** Start of Supplied material **

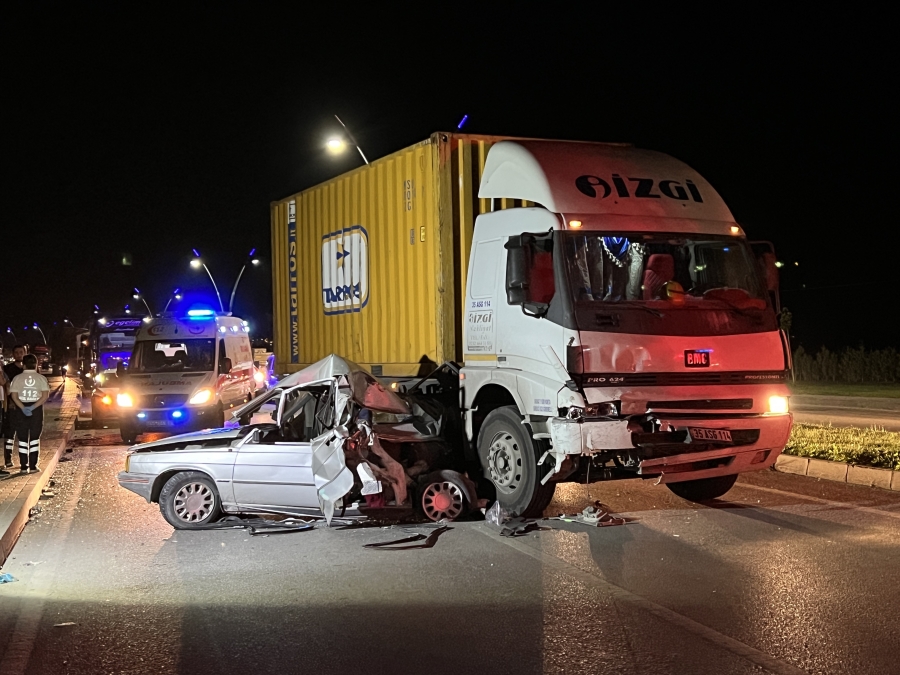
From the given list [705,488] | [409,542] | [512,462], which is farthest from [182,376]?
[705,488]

** End of Supplied material **
** Start of Supplied material **

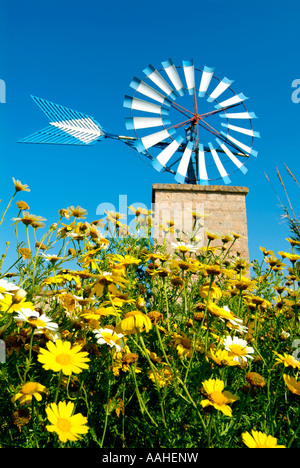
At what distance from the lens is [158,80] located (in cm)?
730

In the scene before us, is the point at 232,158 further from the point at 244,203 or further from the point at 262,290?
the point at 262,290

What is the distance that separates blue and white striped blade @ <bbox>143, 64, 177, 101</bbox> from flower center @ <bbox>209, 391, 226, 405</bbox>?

** End of Supplied material **
** Start of Supplied material **

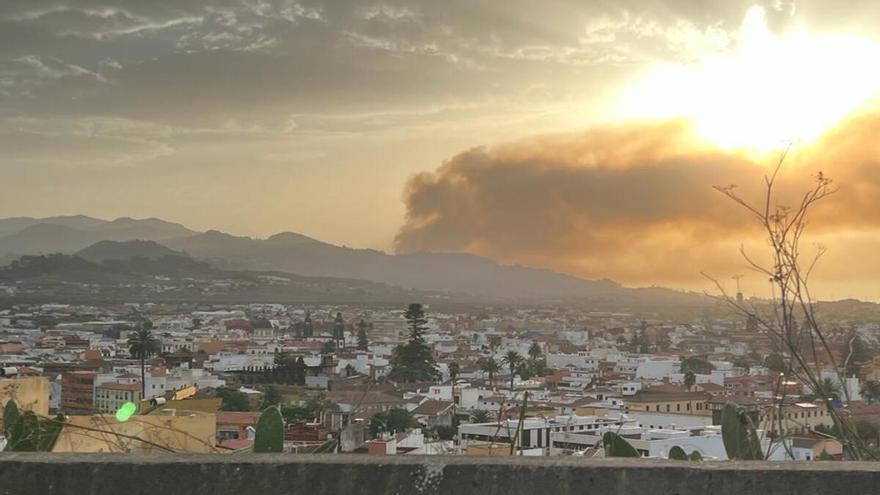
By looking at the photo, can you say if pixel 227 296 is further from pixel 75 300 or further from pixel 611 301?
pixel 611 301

** End of Supplied material **

Description of the task: Pull out every line of the records above that contains the word "point" and copy each one in full.

In response:
In the scene before us, is the point at 232,158 further from the point at 244,203 or further from the point at 262,290?
the point at 262,290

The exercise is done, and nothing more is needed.